Tekçi zihniyetten beslenen AKP-MHP faşist iktidarı da bir kez daha Alevilere, Kürtlere ve demokrasi güçlerine katliam ve soykırımı dayatıyor. Toplumsal muhalefetin faşizme karşı direnişinin de etkisiyle birbirlerine düşen iktidar klikleri, mafya liderleri katliamların bizzat derin devlet tarafından yapıldığını itiraf etmeye, Alevilere karşı devletin yeni saldırı içinde olduğunu söylemeye başladılar.

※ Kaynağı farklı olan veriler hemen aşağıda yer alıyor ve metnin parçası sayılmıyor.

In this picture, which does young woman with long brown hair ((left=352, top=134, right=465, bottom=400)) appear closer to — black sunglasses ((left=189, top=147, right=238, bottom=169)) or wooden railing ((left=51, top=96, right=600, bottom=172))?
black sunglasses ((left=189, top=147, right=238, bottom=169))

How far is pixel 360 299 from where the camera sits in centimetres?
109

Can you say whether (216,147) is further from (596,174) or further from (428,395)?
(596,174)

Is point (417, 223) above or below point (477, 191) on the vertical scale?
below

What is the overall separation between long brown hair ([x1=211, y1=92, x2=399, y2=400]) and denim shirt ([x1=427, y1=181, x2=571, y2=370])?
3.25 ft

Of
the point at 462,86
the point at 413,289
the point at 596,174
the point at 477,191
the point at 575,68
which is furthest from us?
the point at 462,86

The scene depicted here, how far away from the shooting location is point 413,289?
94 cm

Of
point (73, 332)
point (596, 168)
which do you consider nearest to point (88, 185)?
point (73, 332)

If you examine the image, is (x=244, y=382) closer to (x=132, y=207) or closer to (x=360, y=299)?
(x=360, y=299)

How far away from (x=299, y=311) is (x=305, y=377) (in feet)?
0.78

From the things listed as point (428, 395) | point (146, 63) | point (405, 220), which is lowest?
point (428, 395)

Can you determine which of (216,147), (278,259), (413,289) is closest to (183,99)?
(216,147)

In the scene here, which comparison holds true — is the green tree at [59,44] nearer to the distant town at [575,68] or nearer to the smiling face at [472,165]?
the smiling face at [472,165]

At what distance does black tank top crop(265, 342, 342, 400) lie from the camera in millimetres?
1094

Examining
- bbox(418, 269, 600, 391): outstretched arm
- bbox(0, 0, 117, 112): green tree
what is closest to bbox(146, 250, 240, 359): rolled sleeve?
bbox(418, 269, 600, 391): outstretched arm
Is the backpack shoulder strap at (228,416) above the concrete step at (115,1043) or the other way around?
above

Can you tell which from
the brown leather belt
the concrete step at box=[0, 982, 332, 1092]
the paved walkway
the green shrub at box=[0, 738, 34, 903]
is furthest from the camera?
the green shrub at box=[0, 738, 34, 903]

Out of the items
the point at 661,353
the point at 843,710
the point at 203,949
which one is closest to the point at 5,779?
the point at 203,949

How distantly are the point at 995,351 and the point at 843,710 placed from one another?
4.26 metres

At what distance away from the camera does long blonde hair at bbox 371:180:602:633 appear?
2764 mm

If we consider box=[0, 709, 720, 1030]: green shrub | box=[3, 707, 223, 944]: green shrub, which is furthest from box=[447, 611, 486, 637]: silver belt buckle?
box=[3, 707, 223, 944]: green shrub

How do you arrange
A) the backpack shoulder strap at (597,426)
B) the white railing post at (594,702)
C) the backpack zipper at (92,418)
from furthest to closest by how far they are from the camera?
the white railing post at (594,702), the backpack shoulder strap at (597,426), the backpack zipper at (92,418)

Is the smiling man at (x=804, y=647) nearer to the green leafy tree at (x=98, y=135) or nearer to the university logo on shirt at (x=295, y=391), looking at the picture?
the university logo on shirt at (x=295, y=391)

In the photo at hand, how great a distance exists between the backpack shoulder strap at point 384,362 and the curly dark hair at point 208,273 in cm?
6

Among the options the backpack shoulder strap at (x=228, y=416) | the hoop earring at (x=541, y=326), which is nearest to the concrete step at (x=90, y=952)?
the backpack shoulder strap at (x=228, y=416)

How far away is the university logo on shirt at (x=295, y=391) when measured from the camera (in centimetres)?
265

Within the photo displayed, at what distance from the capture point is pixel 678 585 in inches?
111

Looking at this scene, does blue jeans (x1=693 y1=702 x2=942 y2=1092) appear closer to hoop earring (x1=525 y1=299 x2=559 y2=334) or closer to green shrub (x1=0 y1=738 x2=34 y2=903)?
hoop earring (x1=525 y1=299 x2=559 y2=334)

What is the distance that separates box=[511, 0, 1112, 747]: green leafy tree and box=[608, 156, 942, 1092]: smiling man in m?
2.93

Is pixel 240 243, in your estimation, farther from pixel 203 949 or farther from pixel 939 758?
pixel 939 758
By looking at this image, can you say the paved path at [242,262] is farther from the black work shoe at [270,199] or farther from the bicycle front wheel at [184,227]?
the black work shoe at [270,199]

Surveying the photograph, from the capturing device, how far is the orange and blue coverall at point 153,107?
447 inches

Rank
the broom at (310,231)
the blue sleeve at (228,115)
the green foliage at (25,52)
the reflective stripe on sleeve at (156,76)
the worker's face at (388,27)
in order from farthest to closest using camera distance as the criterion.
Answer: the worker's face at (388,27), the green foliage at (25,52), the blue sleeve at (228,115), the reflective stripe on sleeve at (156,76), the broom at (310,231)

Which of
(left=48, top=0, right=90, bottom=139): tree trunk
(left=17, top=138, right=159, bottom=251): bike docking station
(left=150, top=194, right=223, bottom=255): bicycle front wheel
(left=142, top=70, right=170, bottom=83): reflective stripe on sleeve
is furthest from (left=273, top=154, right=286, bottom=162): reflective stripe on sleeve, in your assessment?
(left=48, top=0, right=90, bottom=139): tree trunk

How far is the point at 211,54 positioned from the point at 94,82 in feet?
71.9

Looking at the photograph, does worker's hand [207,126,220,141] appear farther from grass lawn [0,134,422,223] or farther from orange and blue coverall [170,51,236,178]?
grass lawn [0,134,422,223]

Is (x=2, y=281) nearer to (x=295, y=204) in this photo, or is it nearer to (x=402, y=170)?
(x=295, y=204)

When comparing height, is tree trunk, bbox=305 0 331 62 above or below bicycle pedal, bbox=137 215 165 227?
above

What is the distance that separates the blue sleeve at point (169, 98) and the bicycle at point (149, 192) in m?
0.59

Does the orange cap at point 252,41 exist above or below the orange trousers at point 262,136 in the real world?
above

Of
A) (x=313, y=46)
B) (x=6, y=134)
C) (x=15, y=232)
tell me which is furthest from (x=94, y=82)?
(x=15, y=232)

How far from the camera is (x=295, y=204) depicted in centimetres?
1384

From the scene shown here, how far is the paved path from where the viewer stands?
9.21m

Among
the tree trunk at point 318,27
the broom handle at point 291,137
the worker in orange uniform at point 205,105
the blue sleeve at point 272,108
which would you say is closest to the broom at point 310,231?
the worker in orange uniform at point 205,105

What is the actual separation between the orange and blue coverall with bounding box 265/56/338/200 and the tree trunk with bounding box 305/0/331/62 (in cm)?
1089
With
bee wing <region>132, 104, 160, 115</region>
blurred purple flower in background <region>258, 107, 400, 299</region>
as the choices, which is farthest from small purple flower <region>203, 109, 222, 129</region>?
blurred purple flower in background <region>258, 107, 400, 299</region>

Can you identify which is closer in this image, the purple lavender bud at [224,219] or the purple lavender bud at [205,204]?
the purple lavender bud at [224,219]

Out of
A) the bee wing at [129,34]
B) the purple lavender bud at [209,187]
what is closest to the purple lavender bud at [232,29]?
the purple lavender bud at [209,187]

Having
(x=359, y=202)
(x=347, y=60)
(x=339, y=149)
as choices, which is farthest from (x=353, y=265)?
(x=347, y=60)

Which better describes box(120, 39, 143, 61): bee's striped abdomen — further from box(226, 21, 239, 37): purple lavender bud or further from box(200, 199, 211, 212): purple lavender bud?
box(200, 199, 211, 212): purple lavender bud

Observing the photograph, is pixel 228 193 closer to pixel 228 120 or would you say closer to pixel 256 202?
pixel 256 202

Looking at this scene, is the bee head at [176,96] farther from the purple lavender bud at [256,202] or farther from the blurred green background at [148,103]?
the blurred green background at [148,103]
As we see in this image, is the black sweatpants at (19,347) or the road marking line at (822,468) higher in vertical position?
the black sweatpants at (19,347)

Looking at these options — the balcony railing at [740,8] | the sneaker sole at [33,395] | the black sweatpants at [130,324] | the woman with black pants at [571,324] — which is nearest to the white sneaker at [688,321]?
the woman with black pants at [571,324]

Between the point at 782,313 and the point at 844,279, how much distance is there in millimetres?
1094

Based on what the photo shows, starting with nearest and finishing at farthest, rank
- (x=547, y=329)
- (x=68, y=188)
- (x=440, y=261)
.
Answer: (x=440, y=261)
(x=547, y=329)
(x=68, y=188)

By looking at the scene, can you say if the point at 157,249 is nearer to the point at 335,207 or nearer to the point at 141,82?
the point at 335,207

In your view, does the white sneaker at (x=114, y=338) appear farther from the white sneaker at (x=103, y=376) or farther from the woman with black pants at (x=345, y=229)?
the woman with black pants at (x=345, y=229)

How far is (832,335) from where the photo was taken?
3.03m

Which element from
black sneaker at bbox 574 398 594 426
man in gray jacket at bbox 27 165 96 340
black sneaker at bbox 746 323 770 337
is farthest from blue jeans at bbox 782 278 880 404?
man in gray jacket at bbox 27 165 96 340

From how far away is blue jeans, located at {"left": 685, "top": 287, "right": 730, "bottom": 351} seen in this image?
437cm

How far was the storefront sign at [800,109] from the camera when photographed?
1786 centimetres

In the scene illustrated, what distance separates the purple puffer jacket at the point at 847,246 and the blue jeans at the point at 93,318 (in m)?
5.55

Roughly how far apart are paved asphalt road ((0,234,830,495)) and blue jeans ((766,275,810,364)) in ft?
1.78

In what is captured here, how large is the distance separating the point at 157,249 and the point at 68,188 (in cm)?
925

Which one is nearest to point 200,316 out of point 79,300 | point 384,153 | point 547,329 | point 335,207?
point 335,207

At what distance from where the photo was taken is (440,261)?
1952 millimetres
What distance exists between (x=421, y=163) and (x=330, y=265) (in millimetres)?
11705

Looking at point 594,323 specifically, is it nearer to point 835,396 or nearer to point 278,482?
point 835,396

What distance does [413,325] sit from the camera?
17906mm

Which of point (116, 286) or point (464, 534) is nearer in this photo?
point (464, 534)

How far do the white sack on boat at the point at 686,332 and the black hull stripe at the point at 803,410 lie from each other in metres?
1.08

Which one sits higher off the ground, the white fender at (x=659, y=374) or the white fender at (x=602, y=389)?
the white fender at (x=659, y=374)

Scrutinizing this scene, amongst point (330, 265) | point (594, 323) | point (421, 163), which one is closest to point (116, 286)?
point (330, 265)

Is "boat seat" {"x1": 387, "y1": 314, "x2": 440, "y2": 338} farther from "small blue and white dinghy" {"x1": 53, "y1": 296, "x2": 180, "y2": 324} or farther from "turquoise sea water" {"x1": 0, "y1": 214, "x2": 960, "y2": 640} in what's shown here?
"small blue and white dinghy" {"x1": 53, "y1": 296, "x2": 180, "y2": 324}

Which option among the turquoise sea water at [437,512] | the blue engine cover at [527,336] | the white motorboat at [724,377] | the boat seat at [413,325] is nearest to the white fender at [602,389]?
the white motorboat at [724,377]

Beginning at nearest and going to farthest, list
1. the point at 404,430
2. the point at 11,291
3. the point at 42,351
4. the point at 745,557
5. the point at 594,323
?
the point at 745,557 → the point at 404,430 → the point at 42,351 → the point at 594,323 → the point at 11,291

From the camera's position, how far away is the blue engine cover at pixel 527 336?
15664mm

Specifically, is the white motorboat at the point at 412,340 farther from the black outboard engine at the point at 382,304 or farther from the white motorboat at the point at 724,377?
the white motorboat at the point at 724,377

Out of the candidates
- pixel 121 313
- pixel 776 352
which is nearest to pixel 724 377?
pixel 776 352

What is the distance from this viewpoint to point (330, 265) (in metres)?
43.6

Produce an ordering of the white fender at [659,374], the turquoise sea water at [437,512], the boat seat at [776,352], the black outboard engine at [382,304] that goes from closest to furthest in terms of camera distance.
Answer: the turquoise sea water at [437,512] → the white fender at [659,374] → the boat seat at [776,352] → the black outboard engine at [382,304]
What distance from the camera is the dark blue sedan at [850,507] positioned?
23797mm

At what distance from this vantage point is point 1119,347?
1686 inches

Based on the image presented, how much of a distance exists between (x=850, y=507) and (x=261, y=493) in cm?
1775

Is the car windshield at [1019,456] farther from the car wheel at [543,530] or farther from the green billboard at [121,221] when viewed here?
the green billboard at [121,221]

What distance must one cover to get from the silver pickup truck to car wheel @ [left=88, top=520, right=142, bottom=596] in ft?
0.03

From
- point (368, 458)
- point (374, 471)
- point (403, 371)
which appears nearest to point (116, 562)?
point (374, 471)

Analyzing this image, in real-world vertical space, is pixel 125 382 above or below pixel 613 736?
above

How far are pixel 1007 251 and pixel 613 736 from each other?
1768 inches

Bizleri farklılıklarımızla ayrıştıran, karşıtlaştırıp düşmanlaştıranların oyununa gelmemek, mazlum ve mağdur Anadolu ve Mezopotamya halkları ve inançları olarak ‘Bir Olmanın, Birlikte Olmanın Zamanıdır’ diyoruz.
‘Yol Bir Sürek Binbir’ düsturundan hareketle farklılıklarımızı zenginlik kabul ederek, demokratik, özgür ve ortak yaşamı birlikte inşa etmeliyiz."